課題: 原文に出てくる国名は何ですか？すべて挙げてください。

なかなかレビューを書けませんでした。

1つ目の理由は、家族Bがずっと「ルワンダ問題」について調べていて、そのおこぼれでjesterもルワンダ問題の根深さに触れていたので、感想を書き始めると、いつのまにかルワンダ問題自体について長々と書いてしまうはめになること。
2つ目の理由は、同じような系統の映画を続けて見たので、どうしても2つの映画を比べる視点で見てしまうこと。
で、何回か「書いては消去」を繰り返し、間が開いてしまいました。
今日は気を取り直して、書いてみますが、また寄り道してしまうかも・・・・

上にも書いたのですが、家族Bは数年前からルワンダで起きた紛争についていろいろと調べていました。
jesterも時々そのレポートを読ませてもらっていたので、ルワンダの内情については、予備知識アリでこの映画を見たのでした。
でも予備知識がなくても映画を見れば、現実に起こったこととして理解できると思うし、一人の人間が困難を乗り越えて成長していくさまを克明に描いていて、いろいろ考えさせてくれる素晴らしい映画だったと思います。
ぜひたくさんの方がこの映画を見てくださるといいなと思います。
感想に入る前に、jesterの知っている範囲で簡単に予備知識を。
もし間違っているところがあったらごめんなさい。
それと、もうご存知の方はブルーの文字を飛ばしてくださいね。
ルワンダはアフリカ中央付近にある小さな国です。
高地にあり「アフリカのスイス」などと呼ばれ、肥沃な土地にある豊かな国で、もともとはバンツー系のフツ族が住んでいましたが、500年ぐらい前にツチ族がナイル方面から南下してきて、王族を輩出する支配者階級になりました。
人口的にはツチ族は十数%しかいません。
昔はこの二つの民族は仲良く暮らしていたのです。
しかし、ドイツの保護領を経て、第一次世界大戦後、ベルギーの植民地になってから、ベルギーが統治するのに便利だという理由から、少数派であるツチ族を重用したため、2つの民族のあいだに反目が生まれました。
1962年、国連からの圧力などがあり、ベルギーから独立出来たものの、この民族紛争は続き、1990年、ルワンダ国外に亡命していたツチ族がRPF(ルワンダ愛国戦線)を作ってウガンダから侵攻し、内戦が始まりました。
とまあ、映画が始まるまでのルワンダの状態はこんな感じだったのですね。
**********さて、以下、ネタばれあります***************
主人公のポールはフツ族(ベルギー支配下では差別されていた側)ですが、ベルギー資本のホテルのホテルマンとして、支配人として働いています。

データ内容:
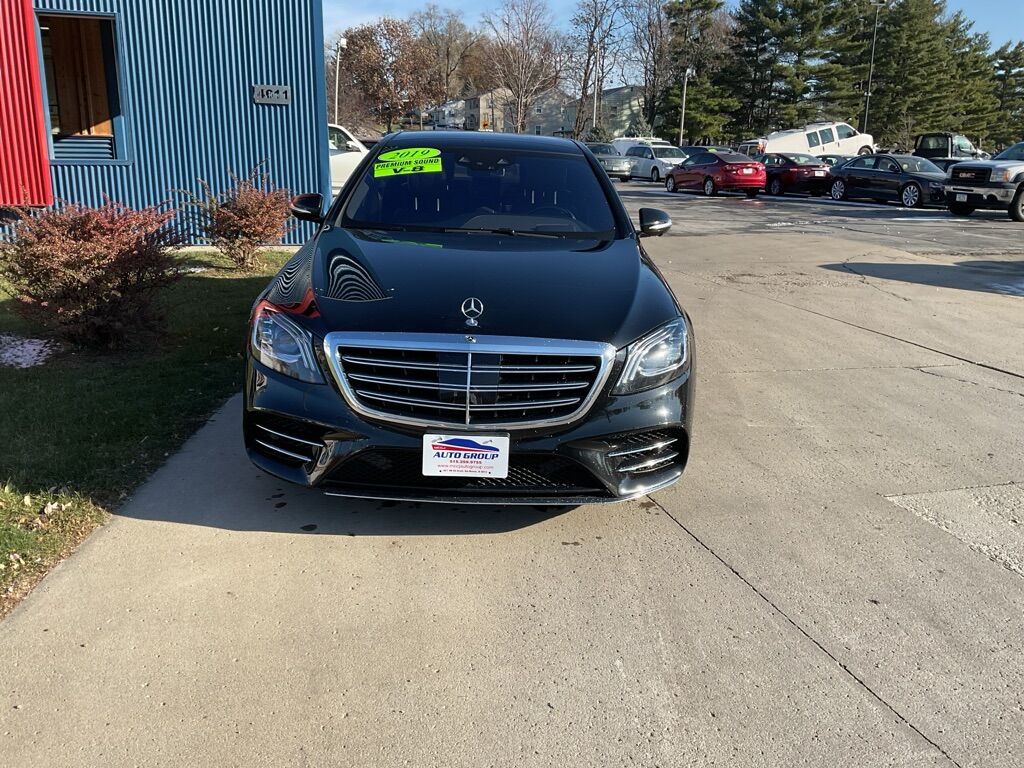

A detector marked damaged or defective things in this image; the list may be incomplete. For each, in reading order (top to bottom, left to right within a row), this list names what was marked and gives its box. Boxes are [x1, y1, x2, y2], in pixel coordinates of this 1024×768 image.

回答: ルワンダ、スイス、ドイツ、ベルギー、ウガンダ